» **Brano in esame**
* * * * *
Con la mensilità di dicembre 2015, l'Inps ha disposto con modalità automatica il pagamento in un'unica soluzione dell'assegno sostitutivo dell'accompagnatore militare riferito a tutto il 2015 per i pensionati della gestione e dei dipendenti pubblici affetti da invalidità.
Così ha puntualizzato l'Inps con il messaggio 1° ottobre 2015, n. 6039.
Assegno per i grandi invalidi di guerra
L'assegno sostitutivo dell'accompagnatore militare spetta, in base all'articolo 1 del Dm 30 settembre 2013, ai seguenti pensionati invalidi:
1) ai pensionati affetti dalle invalidità di cui alla lettera A), numeri 1), 2), 3),4), secondo comma e A-bis della tabella E allegata al Dpr 23 dicembre 1978, n. 915, nella misura di 900 euro mensili;
2) ai pensionati affetti dalle invalidità di cui alla lettera B) numero 1); C); D) e E), numero 1 della citata tabella E, nella misura dimezzata di 450 euro mensili.
* * * * *
» **Esercizio 1**
Per ciascuna affermazione indica se concorda con il brano, rispondendo sì o no e citando le parole decisive. (a) L'assegno riferito al 2015 viene pagato in un'unica soluzione con la mensilità di dicembre 2015. (b) Ai pensionati del punto 2) spettano 900 euro mensili. (c) L'assegno spetta in base all'articolo 3 del Dm 30 settembre 2013.
» **Esercizio 2**
Secondo il brano, con quale messaggio l'Inps ha dato questa precisazione?
» **Esercizio 3**
Riporta, per favore, il passo del brano che comincia con "Con la mensilità" e finisce con "2015, n. 6039.".

» **Voci fornite**
* * * * *
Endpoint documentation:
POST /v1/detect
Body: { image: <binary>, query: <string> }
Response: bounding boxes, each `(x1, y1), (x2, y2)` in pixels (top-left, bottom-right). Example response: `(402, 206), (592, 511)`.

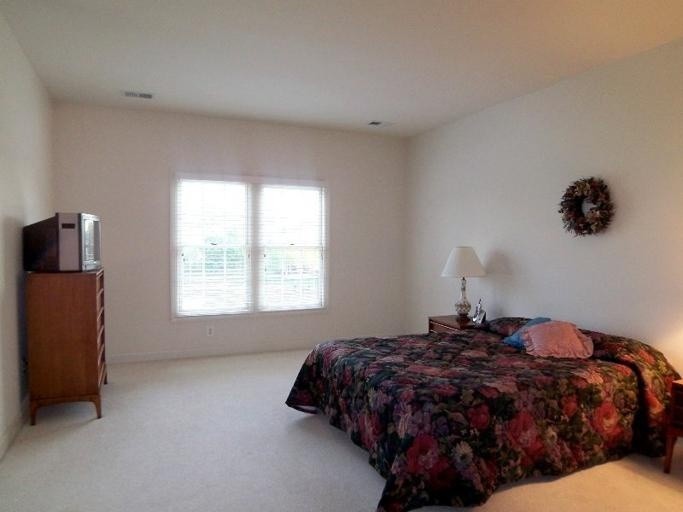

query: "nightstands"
(428, 315), (475, 334)
(661, 379), (682, 472)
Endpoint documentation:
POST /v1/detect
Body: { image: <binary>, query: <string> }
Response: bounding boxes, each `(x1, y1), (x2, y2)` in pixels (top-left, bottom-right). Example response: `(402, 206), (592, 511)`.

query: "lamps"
(440, 247), (487, 318)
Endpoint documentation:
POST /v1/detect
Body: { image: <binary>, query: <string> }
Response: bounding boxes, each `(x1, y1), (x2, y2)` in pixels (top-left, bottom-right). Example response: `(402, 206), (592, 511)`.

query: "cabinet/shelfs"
(24, 269), (109, 423)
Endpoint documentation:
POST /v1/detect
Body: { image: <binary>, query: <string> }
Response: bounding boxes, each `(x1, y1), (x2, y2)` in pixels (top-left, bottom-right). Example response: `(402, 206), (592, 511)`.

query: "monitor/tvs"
(22, 212), (103, 272)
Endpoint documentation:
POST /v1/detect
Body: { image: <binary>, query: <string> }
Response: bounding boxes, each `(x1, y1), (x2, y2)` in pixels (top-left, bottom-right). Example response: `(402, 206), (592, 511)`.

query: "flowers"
(556, 176), (615, 240)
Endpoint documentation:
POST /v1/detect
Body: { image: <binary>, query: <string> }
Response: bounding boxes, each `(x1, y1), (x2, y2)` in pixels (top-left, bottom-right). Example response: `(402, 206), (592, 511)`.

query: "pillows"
(504, 316), (589, 361)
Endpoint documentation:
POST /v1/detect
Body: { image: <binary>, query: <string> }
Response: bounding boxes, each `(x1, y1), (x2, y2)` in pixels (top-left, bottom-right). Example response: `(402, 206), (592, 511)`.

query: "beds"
(311, 317), (671, 512)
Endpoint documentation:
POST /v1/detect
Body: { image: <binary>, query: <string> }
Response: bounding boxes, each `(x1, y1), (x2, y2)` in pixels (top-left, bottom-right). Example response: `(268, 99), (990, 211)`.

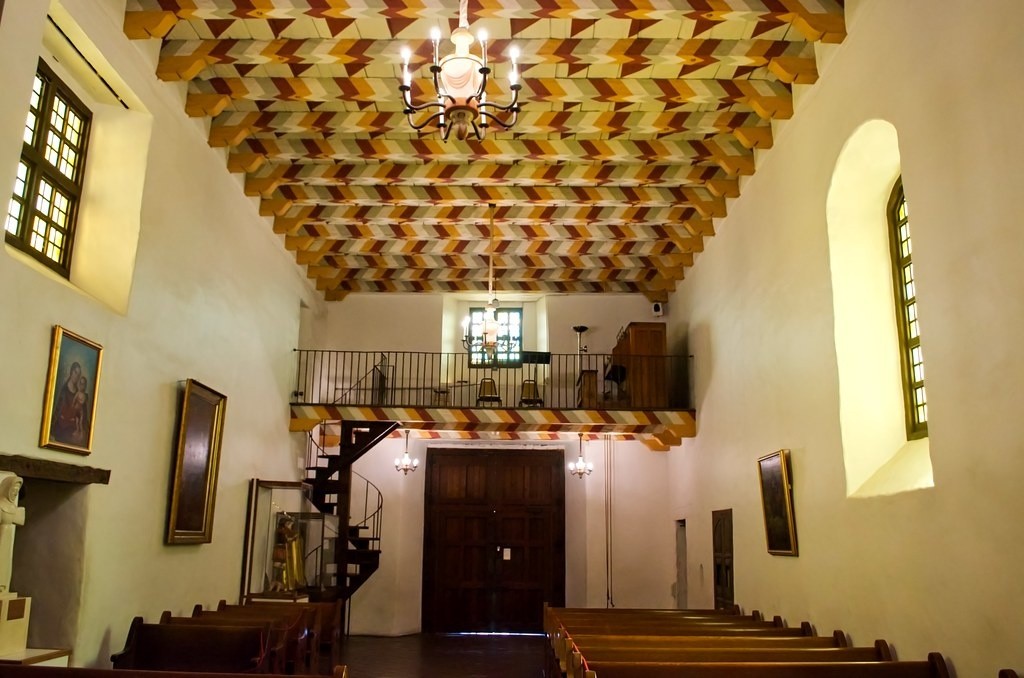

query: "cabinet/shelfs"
(575, 368), (597, 410)
(608, 319), (669, 408)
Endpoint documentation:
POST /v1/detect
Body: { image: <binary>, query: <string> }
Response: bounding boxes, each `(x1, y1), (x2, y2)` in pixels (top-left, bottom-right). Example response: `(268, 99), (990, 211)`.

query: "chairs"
(518, 378), (543, 407)
(472, 377), (502, 408)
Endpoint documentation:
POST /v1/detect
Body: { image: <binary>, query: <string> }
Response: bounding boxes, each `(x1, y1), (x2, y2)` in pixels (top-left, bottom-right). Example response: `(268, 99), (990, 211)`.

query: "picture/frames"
(39, 324), (104, 455)
(162, 377), (229, 544)
(755, 448), (797, 556)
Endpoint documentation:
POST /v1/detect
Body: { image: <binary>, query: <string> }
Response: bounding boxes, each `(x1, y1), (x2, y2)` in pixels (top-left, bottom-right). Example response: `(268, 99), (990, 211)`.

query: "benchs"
(109, 595), (334, 676)
(541, 603), (950, 677)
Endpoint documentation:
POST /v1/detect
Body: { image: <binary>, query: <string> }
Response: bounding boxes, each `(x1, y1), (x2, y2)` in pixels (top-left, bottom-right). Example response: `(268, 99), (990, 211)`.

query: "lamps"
(394, 429), (419, 473)
(567, 432), (593, 479)
(397, 0), (521, 140)
(460, 203), (520, 360)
* * * * *
» **Risposta 1**
(a) Sì: "Con la mensilità di dicembre 2015, l'Inps ha disposto con modalità automatica il pagamento in un'unica soluzione dell'assegno sostitutivo dell'accompagnatore militare riferito a tutto il 2015"
(b) No: "nella misura dimezzata di 450 euro mensili"
(c) No: "in base all'articolo 1 del Dm 30 settembre 2013"

» **Risposta 2**
Con il messaggio 1° ottobre 2015, n. 6039.

» **Risposta 3**
Con la mensilità di dicembre 2015, l'Inps ha disposto con modalità automatica il pagamento in un'unica soluzione dell'assegno sostitutivo dell'accompagnatore militare riferito a tutto il 2015 per i pensionati della gestione e dei dipendenti pubblici affetti da invalidità.
Così ha puntualizzato l'Inps con il messaggio 1° ottobre 2015, n. 6039.